# SVR4 emulation on FreeBSD



## mghis (Mar 25, 2010)

Hello to all!
I have to emulate the old System V Release 4 on my FreeBSD system. I have all (30!!) floppies, but I don't know how to emulate it. I worked only with Vmare and System V doesn't work on it. How can I try with qemu or bochs? Are there other emulators that can work with System V?

I appreciate all answers!!


----------



## SirDice (Mar 25, 2010)

I have no experience with SVR4 but as far as I know you don't need to have a 'full' working installation. You also don't need an emulator or virtual machine. See svr4(4) for information.


----------



## mghis (Mar 25, 2010)

Thank you, but I don't need the binaries compatibility.

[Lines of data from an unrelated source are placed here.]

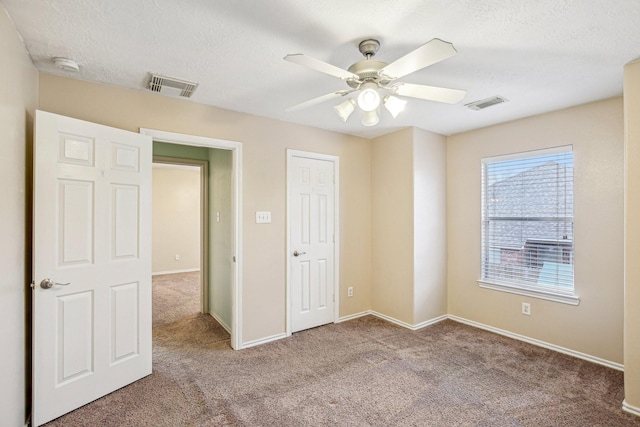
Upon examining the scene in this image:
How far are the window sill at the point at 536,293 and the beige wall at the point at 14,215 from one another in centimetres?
416

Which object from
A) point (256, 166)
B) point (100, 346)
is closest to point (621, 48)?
point (256, 166)

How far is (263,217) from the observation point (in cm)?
338

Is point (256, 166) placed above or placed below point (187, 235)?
above

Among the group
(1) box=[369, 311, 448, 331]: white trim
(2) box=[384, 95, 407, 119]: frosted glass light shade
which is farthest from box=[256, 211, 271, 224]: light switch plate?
(1) box=[369, 311, 448, 331]: white trim

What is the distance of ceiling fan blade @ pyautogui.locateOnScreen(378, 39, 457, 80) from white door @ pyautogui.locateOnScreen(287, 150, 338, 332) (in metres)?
2.00

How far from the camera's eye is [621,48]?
1978 millimetres

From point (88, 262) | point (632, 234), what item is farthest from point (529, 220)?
point (88, 262)

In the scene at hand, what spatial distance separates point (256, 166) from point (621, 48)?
293cm

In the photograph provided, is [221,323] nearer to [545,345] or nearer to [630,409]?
[545,345]

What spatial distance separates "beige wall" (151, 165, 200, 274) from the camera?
22.8 feet

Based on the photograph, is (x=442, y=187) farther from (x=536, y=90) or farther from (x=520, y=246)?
(x=536, y=90)

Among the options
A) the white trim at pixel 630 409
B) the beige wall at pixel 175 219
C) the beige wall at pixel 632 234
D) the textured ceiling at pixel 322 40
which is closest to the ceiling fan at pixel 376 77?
the textured ceiling at pixel 322 40

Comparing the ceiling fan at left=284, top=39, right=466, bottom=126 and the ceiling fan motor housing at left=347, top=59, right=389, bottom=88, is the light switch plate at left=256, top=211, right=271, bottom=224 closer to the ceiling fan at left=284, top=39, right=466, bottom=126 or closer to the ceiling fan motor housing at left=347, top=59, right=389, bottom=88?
the ceiling fan at left=284, top=39, right=466, bottom=126

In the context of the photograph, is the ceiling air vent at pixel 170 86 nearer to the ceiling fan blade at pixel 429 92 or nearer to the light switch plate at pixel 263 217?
the light switch plate at pixel 263 217
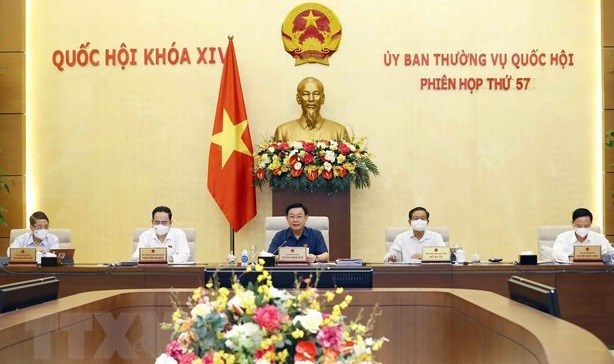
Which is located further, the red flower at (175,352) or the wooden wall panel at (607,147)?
the wooden wall panel at (607,147)

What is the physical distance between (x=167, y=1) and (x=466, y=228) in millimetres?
3585

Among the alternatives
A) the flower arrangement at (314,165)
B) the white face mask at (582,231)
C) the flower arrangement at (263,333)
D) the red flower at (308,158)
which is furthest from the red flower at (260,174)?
the flower arrangement at (263,333)

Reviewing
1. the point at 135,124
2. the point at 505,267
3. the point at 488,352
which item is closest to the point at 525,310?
the point at 488,352

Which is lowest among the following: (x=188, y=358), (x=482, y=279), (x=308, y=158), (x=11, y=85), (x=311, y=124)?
(x=482, y=279)

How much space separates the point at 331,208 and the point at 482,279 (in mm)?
2261

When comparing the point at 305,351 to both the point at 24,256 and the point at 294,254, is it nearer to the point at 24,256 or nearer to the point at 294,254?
the point at 294,254

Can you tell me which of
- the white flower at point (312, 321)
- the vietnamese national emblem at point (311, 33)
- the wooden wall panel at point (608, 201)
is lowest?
the white flower at point (312, 321)

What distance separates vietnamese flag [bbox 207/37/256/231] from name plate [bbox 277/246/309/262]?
8.20ft

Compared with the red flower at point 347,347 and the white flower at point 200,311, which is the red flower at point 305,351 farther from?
the white flower at point 200,311

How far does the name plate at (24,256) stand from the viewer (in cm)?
612

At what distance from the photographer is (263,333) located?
6.42 feet

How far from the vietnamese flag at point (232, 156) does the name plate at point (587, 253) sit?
3.27 meters

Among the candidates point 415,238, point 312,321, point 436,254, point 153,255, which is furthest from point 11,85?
point 312,321

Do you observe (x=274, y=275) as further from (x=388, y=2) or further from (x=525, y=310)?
(x=388, y=2)
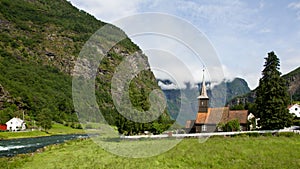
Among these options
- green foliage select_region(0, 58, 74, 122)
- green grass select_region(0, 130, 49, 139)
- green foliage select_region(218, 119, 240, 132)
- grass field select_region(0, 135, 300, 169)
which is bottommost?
green grass select_region(0, 130, 49, 139)

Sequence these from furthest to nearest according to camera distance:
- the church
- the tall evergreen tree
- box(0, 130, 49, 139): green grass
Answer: box(0, 130, 49, 139): green grass < the church < the tall evergreen tree

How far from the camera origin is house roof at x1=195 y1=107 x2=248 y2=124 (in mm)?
59188

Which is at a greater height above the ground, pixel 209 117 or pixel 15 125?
pixel 209 117

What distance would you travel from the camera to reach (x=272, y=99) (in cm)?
4425

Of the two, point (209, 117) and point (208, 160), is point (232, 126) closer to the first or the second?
point (209, 117)

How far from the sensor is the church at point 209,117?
59.0 metres

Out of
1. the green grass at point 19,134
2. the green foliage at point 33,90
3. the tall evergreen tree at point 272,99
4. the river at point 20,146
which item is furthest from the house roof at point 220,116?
the green foliage at point 33,90

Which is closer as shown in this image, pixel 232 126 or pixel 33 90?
pixel 232 126

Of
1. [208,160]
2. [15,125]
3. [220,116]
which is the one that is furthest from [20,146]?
[15,125]

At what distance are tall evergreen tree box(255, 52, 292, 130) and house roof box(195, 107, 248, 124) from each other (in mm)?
11736

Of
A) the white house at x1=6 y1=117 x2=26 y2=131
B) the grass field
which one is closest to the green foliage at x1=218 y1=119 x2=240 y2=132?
the grass field

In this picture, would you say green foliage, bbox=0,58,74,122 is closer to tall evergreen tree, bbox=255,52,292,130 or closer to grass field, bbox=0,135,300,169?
tall evergreen tree, bbox=255,52,292,130

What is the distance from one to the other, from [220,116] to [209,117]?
2.35m

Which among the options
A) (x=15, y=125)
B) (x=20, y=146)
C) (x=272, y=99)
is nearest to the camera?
(x=272, y=99)
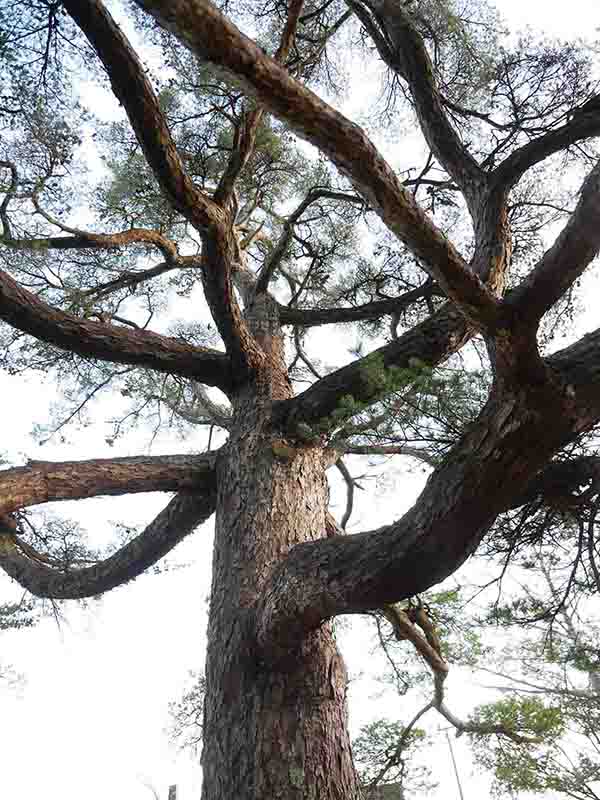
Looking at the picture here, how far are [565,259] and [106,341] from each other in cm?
198

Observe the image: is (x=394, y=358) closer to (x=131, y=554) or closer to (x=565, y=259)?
(x=565, y=259)

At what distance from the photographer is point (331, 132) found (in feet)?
3.96

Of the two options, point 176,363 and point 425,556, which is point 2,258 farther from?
point 425,556

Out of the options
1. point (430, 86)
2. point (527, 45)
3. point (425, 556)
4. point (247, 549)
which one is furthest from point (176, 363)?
point (527, 45)

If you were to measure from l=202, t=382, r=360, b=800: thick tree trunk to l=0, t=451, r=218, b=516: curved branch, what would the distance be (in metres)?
0.23

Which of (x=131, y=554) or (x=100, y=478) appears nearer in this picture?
(x=100, y=478)

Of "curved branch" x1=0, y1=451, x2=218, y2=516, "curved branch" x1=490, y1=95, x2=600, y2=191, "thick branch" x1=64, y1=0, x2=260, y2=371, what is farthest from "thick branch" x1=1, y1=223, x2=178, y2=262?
"curved branch" x1=490, y1=95, x2=600, y2=191

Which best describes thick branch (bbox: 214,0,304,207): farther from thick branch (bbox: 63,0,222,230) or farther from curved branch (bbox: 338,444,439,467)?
curved branch (bbox: 338,444,439,467)

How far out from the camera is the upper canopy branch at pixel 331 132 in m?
1.01

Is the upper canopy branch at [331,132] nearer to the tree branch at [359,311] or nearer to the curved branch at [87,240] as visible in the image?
the tree branch at [359,311]

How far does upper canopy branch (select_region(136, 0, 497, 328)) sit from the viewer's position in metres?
1.01

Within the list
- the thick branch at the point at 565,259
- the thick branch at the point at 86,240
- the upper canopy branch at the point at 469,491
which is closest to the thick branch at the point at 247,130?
the thick branch at the point at 86,240

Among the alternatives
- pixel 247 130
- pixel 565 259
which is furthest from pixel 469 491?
pixel 247 130

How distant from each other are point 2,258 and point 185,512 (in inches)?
89.2
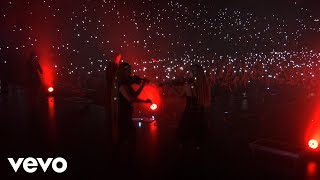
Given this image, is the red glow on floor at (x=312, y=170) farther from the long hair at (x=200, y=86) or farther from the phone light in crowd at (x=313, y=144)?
the long hair at (x=200, y=86)

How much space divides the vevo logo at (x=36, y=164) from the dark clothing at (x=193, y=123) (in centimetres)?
245

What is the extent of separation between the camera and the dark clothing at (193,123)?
23.0 ft

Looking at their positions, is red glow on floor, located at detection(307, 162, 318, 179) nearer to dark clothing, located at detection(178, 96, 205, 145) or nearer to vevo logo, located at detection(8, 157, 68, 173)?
dark clothing, located at detection(178, 96, 205, 145)

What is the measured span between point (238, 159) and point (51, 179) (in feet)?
12.2

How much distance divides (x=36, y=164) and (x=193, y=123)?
3202 mm

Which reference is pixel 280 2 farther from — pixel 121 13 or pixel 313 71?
pixel 121 13

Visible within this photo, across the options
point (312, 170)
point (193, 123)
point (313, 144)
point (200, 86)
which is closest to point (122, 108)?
point (193, 123)

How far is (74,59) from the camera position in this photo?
24000mm

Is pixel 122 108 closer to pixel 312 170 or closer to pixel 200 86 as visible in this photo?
pixel 200 86

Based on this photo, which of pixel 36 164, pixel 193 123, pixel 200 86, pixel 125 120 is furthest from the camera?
pixel 200 86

I'd like to have the real system, not a compatibility, because I want to familiarize with that OS before install it on an OLD 
pc that doesn't work with FreeBSD. I want to use this old pc as a terminal. . .

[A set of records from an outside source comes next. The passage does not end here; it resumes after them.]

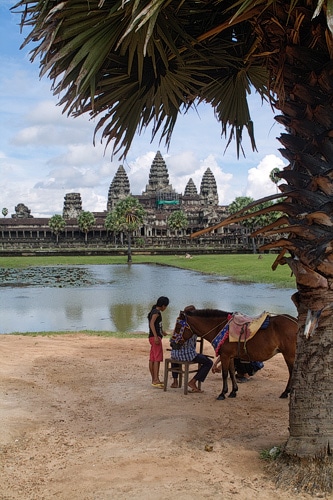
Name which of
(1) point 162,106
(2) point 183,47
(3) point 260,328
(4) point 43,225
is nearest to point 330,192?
(2) point 183,47

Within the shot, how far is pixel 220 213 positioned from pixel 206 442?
91.7m

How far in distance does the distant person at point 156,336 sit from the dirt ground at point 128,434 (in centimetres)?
20

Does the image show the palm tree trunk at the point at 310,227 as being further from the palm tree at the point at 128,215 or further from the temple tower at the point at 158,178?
the temple tower at the point at 158,178

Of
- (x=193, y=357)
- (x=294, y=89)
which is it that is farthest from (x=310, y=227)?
(x=193, y=357)

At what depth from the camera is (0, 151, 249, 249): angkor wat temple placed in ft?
268

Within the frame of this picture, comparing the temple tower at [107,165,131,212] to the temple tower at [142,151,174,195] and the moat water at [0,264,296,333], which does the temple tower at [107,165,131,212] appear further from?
the moat water at [0,264,296,333]

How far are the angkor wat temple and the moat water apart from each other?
41.3 meters

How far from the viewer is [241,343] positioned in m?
7.09

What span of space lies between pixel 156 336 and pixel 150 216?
3319 inches

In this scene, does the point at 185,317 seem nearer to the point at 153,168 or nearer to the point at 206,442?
the point at 206,442

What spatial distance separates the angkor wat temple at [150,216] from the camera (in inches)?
3219

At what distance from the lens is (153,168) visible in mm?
108875

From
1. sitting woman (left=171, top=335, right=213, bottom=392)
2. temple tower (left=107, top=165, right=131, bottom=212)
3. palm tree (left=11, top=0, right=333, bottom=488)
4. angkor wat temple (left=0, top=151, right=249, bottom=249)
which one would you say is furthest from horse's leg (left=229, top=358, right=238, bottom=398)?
temple tower (left=107, top=165, right=131, bottom=212)

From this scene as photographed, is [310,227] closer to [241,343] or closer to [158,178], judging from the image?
[241,343]
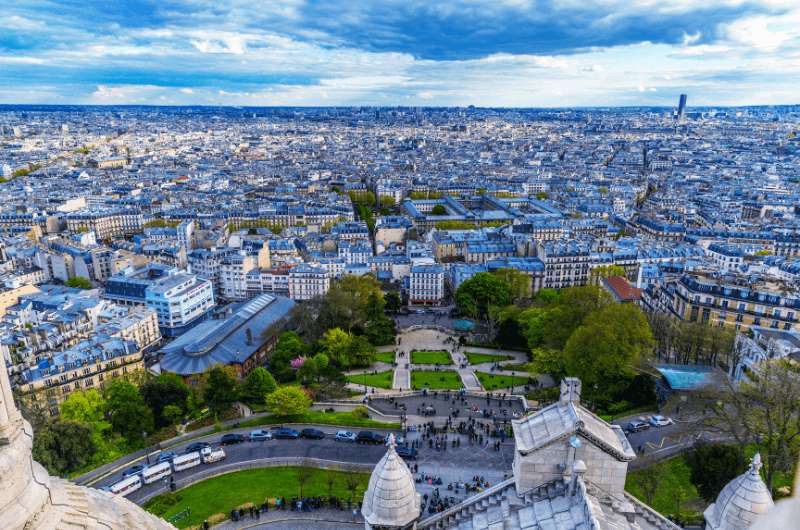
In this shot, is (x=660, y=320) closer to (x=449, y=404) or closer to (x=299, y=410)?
Answer: (x=449, y=404)

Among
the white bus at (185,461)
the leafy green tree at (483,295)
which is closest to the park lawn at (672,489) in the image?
the white bus at (185,461)

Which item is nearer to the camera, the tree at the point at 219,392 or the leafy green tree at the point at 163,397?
the leafy green tree at the point at 163,397

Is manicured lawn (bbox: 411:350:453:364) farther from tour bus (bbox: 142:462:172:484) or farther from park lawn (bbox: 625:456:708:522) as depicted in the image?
tour bus (bbox: 142:462:172:484)

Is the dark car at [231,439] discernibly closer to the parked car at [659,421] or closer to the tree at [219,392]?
the tree at [219,392]

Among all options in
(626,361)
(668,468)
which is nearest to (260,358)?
(626,361)

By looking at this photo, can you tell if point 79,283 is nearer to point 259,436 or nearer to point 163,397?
point 163,397

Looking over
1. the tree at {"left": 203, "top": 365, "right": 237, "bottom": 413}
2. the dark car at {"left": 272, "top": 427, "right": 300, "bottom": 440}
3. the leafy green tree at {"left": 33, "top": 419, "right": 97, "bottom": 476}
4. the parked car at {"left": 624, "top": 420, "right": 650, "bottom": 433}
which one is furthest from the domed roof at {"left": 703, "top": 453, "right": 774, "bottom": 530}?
the leafy green tree at {"left": 33, "top": 419, "right": 97, "bottom": 476}
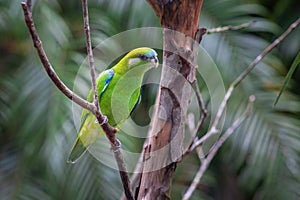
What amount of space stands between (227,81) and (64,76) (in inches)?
24.9

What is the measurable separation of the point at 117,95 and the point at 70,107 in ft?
2.43

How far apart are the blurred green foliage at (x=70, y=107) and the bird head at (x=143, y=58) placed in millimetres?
806

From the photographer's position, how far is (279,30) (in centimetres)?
227

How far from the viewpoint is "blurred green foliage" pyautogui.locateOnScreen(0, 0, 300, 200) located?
1.97 meters

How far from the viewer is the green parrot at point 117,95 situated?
114 centimetres

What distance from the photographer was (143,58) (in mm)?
1040

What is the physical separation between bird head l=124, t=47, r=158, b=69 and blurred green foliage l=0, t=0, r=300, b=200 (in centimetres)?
81

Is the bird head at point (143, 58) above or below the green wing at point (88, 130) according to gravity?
above

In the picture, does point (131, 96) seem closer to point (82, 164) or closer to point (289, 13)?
point (82, 164)

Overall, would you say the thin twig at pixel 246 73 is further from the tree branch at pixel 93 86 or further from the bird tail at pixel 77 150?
the bird tail at pixel 77 150

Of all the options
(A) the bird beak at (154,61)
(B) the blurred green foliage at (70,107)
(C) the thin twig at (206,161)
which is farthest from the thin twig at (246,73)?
(B) the blurred green foliage at (70,107)

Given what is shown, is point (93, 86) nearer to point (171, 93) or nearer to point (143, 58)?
point (171, 93)

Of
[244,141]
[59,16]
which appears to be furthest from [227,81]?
[59,16]

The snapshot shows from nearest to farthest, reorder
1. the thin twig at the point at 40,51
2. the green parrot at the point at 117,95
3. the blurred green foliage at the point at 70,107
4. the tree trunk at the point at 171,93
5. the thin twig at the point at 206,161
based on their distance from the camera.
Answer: the thin twig at the point at 40,51 < the tree trunk at the point at 171,93 < the thin twig at the point at 206,161 < the green parrot at the point at 117,95 < the blurred green foliage at the point at 70,107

Ps: excuse me, I didn't explain my propouses on the first post.


----------



## SirDice (Mar 25, 2010)

Ah.. I see. 

Are you sure it's for Intel? 
If that's the case I would probably just stick disk 1 in that PC and familiarize myself on the go.
You're bound to reinstall it a couple of times anyway


----------



## gordon@ (Mar 26, 2010)

It's really gonna suck when you discover that disc 30 of 30 has a read error on it. =)


----------



## mghis (Mar 26, 2010)

*It works!*



			
				SirDice said:
			
		

> Ah.. I see.
> 
> Are you sure it's for Intel?
> If that's the case I would probably just stick disk 1 in that PC and familiarize myself on the go.
> You're bound to reinstall it a couple of times anyway



Yes, it's for i386 CPU.
I tried on my PC. It seems that SVR4 works quite good... It's a very basic installation, the only editor that I have is 'ed' . . . but it runs.

Thank you for the answer.

Ps: My question is quite off-topic, but do you know any site/pdf file that explains SVR4?


----------